### Check your understanding
A. In the commentary on Bernanke and Paulson, how many mortgage holders do industry experts estimate Paulson's rate freeze will help?
B. Resume the commentary on Bernanke and Paulson, picking up after its final sentence.

### Selected text
= = = =

In the last few weeks, Bernanke and Paulson have tried a number of strategies that have failed. Paulson concocted a plan to help the major investment banks consolidate and repackage their nonperforming mortgage-backed junk into a "Super SIV" to give them another chance to unload their bad investments on the public. The plan was nothing more than a public relations ploy which has already been abandoned by most of the key participants. Paulson's involvement is a real black eye for the Dept of the Treasury. It makes it look like he's willing to dupe investors as long as it helps his d Wall Street buddies.

Paulson also put together an "industry friendly" rate freeze that is supposed to help struggling homeowners avoid foreclosure. But the plan falls well short of providing any meaningful aid to the estimated 3.5 million homeowners who are facing the prospect of defaulting on their loans if they don't get government assistance. Recent estimates by industry experts say that Paulson's plan will only help 140,000 mortgage holders, leaving millions of others to fend for themselves. Paulson has proved over and over that he is just not up to the task of confronting an economic challenge of this magnitude head-on.

Fed chief Bernanke hasn't done much better than Paulson. His three-quarter point cut to the Fed's Funds rate hasn't lowered interest rates on mortgages, stimulated greater home sales, stabilized the stock market or helped banks deal with their massive debt-load. It's been a flop from start to finish. All it's done is weaken the dollar and trigger a wave of inflation. In fact, government figures now show energy prices are rising at 18.1 per cent annually. Bernanke is apparently following Lenin's supposed injunction ­ though there's no conclusive evidence he actually said it -- that "the best way to destroy the Capitalist System is to debauch the currency."

On Wednesday, the Federal Reserve initiated a "coordinated effort" with the Bank of Canada, the Bank of England, the European Central Bank, the and the Swiss National Bank to address the "elevated pressures in short-term funding of the markets." The Fed issued a statement that "it will make up to $24 billion available to the European Central Bank (ECB) and Swiss National Bank to increase the supply of dollars in Europe." (Bloomberg) The Fed will also add as much as $40 billion, via auctions, to increase cash in the U.S. Bernanke is trying to loosen the knot that has tightened Libor (London Interbank Offered Rate) rates in England and reduced lending between banks. The slowdown is hobbling growth and could send the world into a recessionary spiral. Bernanke's "master plan" is little more than a cash giveaway to sinking banks. It has scant chance of succeeding. The Fed is offering $.85 on the dollar for mortgage-backed securities (MBSs) and collateralized debt obligations (CDOs) that sold last week in the E*Trade liquidation for $.27 on the dollar. At the same time, the Fed has promised to keep the identities of the banks that are borrowing these emergency funds secret from the public. The Fed is conducting its business like a bookie.

= = = =

### Given data
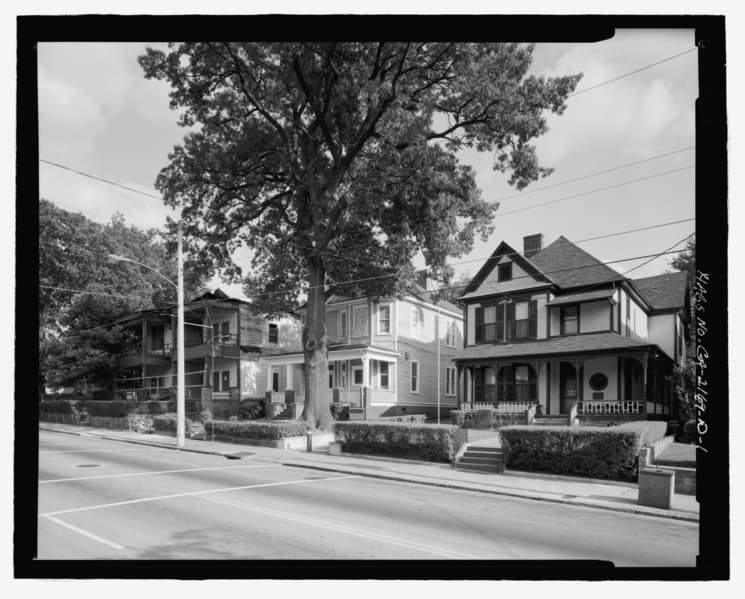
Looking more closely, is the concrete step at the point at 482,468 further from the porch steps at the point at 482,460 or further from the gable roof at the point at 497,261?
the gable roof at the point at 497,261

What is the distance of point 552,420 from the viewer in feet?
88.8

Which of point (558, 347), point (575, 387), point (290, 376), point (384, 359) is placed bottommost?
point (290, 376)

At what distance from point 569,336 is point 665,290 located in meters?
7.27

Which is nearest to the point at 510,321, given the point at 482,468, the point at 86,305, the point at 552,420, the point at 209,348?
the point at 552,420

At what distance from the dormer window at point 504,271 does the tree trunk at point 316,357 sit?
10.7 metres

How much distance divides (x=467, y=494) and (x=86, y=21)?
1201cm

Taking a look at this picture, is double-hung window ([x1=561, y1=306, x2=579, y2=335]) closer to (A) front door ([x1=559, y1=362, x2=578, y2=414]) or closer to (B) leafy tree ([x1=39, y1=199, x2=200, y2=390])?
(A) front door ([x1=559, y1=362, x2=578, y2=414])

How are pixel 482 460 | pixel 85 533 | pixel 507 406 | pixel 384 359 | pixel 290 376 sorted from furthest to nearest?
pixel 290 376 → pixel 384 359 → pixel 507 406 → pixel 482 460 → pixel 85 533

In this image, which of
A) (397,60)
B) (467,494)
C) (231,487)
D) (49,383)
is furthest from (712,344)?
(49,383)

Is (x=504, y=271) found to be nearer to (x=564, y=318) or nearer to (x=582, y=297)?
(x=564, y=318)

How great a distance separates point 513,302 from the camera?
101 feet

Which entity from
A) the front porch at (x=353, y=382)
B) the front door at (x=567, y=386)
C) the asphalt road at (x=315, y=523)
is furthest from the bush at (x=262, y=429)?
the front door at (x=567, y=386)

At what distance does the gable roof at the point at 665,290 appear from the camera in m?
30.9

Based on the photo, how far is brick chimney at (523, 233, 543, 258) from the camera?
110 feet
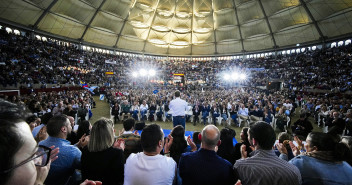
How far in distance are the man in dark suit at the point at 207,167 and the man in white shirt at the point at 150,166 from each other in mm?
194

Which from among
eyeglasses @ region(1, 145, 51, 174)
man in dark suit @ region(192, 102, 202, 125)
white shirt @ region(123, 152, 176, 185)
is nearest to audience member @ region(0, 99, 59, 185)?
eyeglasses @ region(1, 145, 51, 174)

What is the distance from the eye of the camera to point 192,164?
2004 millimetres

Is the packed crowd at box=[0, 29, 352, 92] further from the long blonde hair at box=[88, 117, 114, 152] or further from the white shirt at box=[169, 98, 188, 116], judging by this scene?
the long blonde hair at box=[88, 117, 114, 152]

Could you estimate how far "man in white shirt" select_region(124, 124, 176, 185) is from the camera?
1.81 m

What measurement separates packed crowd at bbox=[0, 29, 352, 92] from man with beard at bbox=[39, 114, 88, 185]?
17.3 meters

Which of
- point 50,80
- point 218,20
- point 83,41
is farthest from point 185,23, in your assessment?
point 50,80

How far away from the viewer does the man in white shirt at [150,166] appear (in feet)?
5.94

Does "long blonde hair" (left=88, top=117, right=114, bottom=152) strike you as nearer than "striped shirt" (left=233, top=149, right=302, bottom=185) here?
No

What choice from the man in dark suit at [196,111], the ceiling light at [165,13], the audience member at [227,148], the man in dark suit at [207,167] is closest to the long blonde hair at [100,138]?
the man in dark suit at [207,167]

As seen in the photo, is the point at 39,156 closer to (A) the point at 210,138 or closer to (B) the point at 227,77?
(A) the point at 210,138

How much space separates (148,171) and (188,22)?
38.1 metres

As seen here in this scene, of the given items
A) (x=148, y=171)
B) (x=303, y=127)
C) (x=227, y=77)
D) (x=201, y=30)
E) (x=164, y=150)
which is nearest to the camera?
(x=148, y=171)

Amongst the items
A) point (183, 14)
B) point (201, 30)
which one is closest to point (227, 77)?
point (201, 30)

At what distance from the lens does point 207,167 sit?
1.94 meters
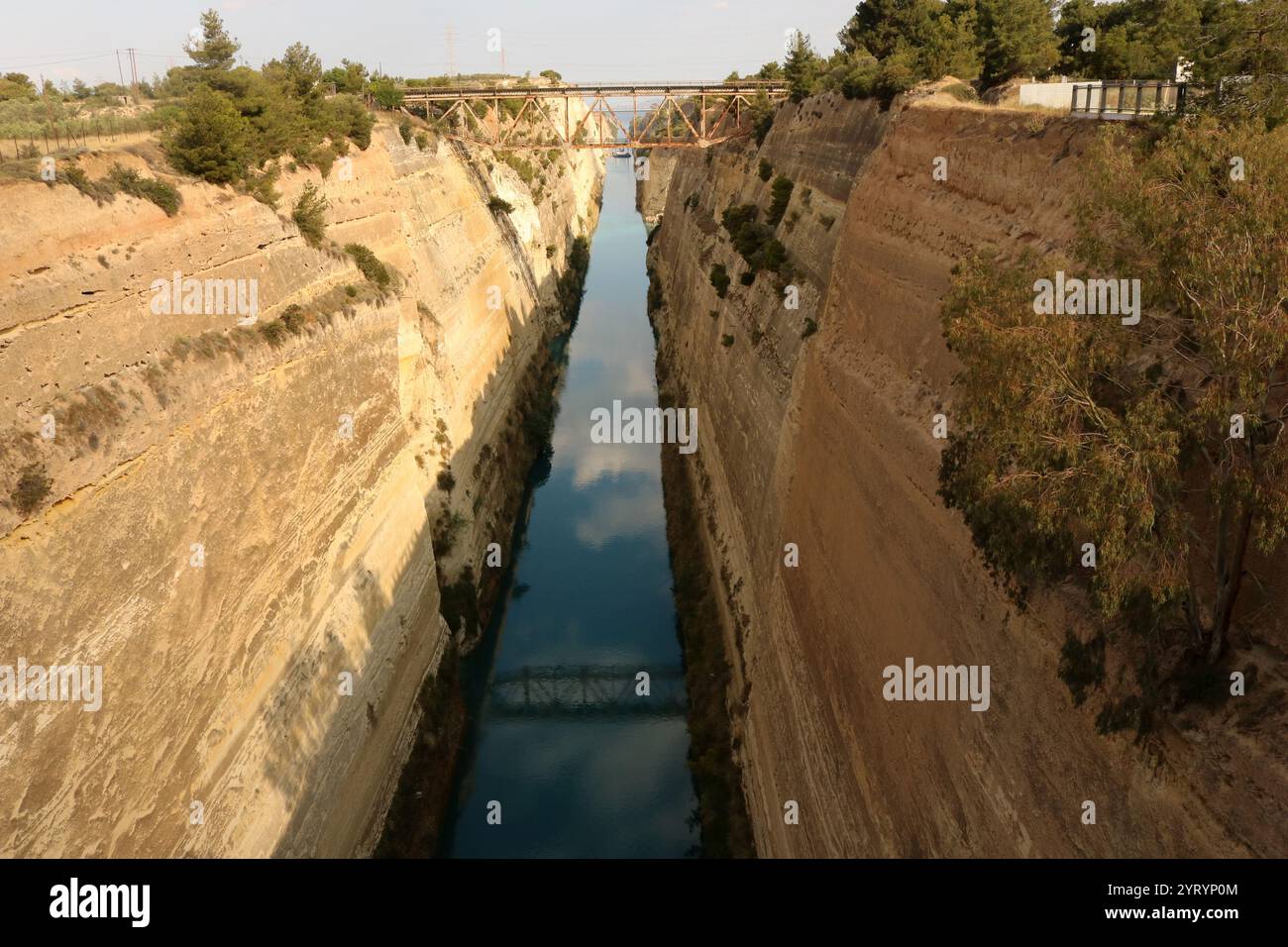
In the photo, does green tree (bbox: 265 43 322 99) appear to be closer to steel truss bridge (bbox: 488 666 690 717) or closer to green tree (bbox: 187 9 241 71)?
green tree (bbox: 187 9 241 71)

= = = =

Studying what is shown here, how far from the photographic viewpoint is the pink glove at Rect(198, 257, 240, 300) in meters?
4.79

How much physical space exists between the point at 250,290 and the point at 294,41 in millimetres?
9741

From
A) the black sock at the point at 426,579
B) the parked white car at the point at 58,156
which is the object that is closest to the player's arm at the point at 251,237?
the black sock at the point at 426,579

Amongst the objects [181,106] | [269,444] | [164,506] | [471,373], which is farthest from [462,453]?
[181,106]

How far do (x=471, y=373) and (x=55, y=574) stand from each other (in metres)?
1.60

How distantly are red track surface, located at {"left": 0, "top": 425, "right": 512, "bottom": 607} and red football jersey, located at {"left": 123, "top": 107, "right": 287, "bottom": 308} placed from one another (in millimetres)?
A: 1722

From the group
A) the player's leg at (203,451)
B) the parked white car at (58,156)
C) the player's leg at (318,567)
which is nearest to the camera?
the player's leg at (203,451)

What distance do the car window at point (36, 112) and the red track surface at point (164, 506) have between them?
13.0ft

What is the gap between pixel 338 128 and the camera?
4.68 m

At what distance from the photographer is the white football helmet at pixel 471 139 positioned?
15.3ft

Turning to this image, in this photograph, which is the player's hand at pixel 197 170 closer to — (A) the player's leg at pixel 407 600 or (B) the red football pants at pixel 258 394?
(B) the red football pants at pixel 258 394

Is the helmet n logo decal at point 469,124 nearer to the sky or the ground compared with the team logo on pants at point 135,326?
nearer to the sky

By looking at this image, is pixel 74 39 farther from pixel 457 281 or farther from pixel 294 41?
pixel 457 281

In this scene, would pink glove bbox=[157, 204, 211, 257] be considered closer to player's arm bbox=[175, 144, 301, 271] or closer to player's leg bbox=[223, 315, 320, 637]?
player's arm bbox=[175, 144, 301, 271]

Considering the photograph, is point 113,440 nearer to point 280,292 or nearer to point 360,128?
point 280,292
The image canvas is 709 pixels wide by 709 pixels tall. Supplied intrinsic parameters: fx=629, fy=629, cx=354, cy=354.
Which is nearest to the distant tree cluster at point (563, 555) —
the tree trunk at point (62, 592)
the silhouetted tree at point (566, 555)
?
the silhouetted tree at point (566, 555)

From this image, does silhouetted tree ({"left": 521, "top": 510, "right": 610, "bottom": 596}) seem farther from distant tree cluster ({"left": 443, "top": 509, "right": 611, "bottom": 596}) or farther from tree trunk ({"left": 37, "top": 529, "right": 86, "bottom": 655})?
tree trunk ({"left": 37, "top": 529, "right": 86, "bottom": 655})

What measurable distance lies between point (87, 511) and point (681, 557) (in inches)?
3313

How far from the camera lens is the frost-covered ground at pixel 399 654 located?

= = = =

### Numbered answers
A. 140,000 mortgage holders.

B.
Unfortunately, the Fed bailout has achieved nothing. Libor rates---which are presently at seven-year highs---have not come down at all. This is causing growing concern among the leaders of the Central Banks around the world, but there's really nothing they can do about it. The banks are hoarding cash to meet their capital requirements. They are trying to compensate for the loss of value to their (mortgage-backed) assets by increasing their reserves. At the same time, the system is clogged with trillions of dollars of bad paper which has brought lending to a halt. The huge injections of liquidity from the Fed have done nothing to improve lending or lower interbank rates. It's been a flop. The market is driving interest rates now. If the situation persists, the stock market will crash.

Staring Into the Abyss

One of Britain's leading economists, Peter Spencer, issued a warning on Saturday:

The Government must suspend a set of key banking regulations at the heart of the current financial crisis or risk seeing the economy spiral towards a future that could make 1929 look like a walk in the park.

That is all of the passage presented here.